Opinion

Will the Conservatives really remove the faith school 50% cap?

With no mention in the Queen’s speech, and its chief architect Nick Timothy no longer in post, the Government’s plan to remove the faith school admissions cap might, just might be dead in the water, argues Andrew Copson

In September last year, Theresa May announced plans to remove the limits on religious selection at new and existing free schools, effectively ushering in a brand new era of religiously segregated schooling. Behind her was Nick Timothy, the chief architect of the proposal and her now-ex chief-of-staff.

The so-called ’50 per cent cap’, which for the last 10 years has required all new religious schools to keep at least half their places open to any local child, irrespective of religion, has been hugely successful on its own terms. It has massively boosted the access of local parents to local schools, and religious schools that have opened since the cap was introduced are significantly more diverse than schools that select all of their places on the basis of religion.

But despite this, Timothy has long been a vocal and dogmatic critic of the cap, arguing government should abolish the rule. His argument:

“It is effectively discriminatory for Roman Catholics: it prevents them from opening new free schools because it is almost certainly against canon law for a Catholic bishop to set up a school that turned away Catholic pupils on the basis of their Catholicism.

Given that there is growing demand for Roman Catholic schools, which are more likely to be ethnically diverse than other schools, more likely to be in poor areas, more likely to be rated ‘good’ or ‘outstanding’ by Ofsted, and more likely to provide what parents want, the rule should be replaced by a legal duty on faith schools to ensure that their pupils mix – perhaps through sport, performing arts, or school visits – with children of other backgrounds.”

Virtually none of this is true.

The cap is not ‘against canon law’, and though it was the Catholic Education Service, not Timothy, that first started peddling this untruth, the claim is so transparently false that he must at least be blamed for swallowing it so willingly. There are already Catholic state schools in England, for instance, that don’t select all of their places on the basis of religion. The vast majority of Catholic private schools in England and most state Catholic schools around the world don’t discriminate in this way. And the Catholic International Education Office has issued a statement emphasising that a Catholic school should be a “non-discriminatory school, open to all”.

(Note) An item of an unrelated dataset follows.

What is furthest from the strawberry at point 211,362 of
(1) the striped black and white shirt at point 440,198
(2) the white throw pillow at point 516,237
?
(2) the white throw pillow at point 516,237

The cap has been incredibly successful in achieving its aims

And to his other assertions: no evidence has ever been presented for growing demand for Catholic schools. They are only ethnically diverse to the extent that there is some level of diversity within Catholicism. However, school census data shows they are just about the least inclusive type of school in terms of pupils from Asian backgrounds, and are by their own admission appalling when it comes to religious diversity, which is arguably more important.

Catholic schools are indeed more likely to be in poor areas, but are not more likely to admit poor pupils. In fact, they take proportionately fewer pupils from poorer backgrounds given the areas they are situated in than more or less any other kind of school in the country. And when a school is shunning poorer children in favour of those from more affluent, high-attaining families, as Sutton Trust data shows, it’s no wonder that they’re more likely to get a decent Ofsted grade.

Is there hope that with Timothy gone, the move to scrap the cap might itself be scrapped? Well, while government U-turns are a good deal less rare than they used to be, we shouldn’t be too hopeful. But we shouldn’t feel hopeless either: the cap has been incredibly successful in achieving its aims.

To throw away the progress it has made would be a great shame. Justine Greening has kept her role as education secretary, and there are indications that she is more committed to evidence over dogma than were her predecessors, and if that continues one can imagine her being uncomfortable with the consequences.

The question she must ask herself is this: does she want to be remembered as an education secretary or as the segregation secretary?